Time constraints involved in the DCN

Fig 5. Enough time? Most DCN curators commit 5% of their time to the project, or only about 8 hours per month, and some commit even less – as low as 1%. While most respondents (73.7%) consider this 5% commitment to be the right amount of time necessary to participate effectively, several others considered it too much (26.3%). 

Fig 6. Data curation as a percentage of your job? In considering some of these barriers to participation, it’s also important to note that most, if not all, DCN curators aren’t devoted to data curation full-time. This can be a barrier to entry – the recurring need to become familiar with a process that one does not do often.

Part 2: Engagement

In the second part of the survey we asked DCN curators how engaged they felt with the DCN community. Curators are generally responsive to assignments or requests for information, and the vast majority regularly attend DCN events, but these activities may not fully map to their level of engagement.

Fig 7. Level of Engagement? The vast majority (78.9%) of respondents reported that they felt engaged with the community and are happy to be participating in the DCN. One respondent reported feeling neutral, and a combined 15.8% (3 respondents) reported feeling unengaged or completely unengaged. Unfortunately, due to the anonymous nature of the survey we’re not able to identify those curators who feel unengaged, but we did strongly encourage DCN partner representatives to follow up with curators on their teams, and vice versa. 

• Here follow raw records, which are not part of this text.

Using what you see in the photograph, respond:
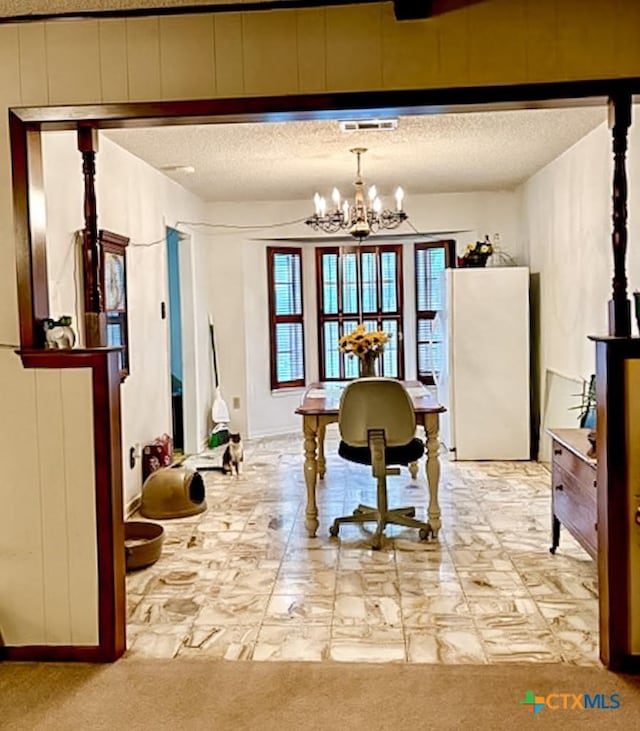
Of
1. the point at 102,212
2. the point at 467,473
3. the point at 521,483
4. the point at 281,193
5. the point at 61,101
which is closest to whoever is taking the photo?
the point at 61,101

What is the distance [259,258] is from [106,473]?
530 centimetres

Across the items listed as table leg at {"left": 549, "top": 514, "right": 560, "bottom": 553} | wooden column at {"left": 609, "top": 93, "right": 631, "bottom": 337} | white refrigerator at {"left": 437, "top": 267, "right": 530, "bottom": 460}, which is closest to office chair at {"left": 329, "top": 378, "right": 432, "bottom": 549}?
table leg at {"left": 549, "top": 514, "right": 560, "bottom": 553}

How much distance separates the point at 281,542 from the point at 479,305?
310 cm

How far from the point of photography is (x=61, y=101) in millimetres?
2732

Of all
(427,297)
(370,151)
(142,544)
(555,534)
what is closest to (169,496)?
(142,544)

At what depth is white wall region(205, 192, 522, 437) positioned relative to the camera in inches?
293

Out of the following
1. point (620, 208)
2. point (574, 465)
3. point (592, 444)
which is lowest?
point (574, 465)

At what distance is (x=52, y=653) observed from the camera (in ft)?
9.40

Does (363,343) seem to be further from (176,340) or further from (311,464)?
(176,340)

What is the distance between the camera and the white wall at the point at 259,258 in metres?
7.44

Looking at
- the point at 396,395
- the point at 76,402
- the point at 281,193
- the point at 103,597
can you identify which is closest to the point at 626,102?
the point at 396,395

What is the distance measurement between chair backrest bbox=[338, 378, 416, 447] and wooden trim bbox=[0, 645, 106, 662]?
1.82 m

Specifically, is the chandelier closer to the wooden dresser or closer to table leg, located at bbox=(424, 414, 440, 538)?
table leg, located at bbox=(424, 414, 440, 538)

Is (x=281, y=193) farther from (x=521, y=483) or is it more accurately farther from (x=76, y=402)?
(x=76, y=402)
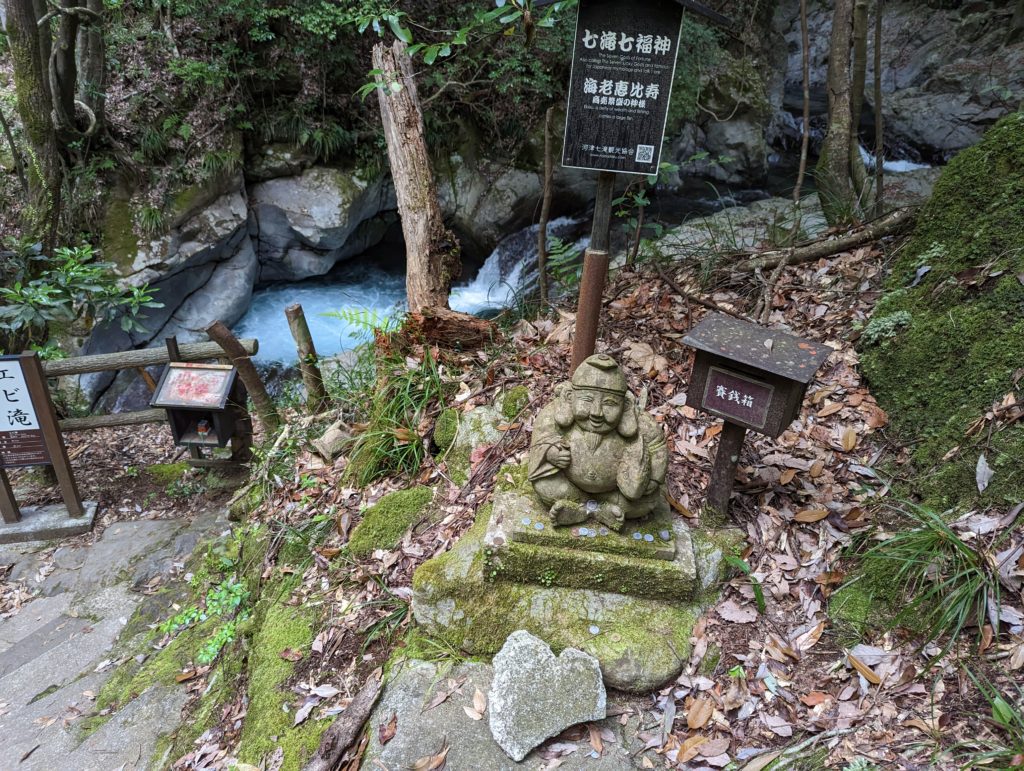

Fig 8. Communication methods? We employ many communication methods in the DCN community (e.g. email, Slack, Jira) and encourage DCN representatives to communicate regularly with the DCN curators at their institutions about DCN business or concerns. Jira, the primary method for communicating about datasets and curation assignments, and the DCN-Curator’s Google Group are considered the two most effective communication methods (each at 31.6%). Though Slack and communications with their DCN representative are also seen as highly effective by some (each with 15.8%). We continue to make use of all of these methods to date.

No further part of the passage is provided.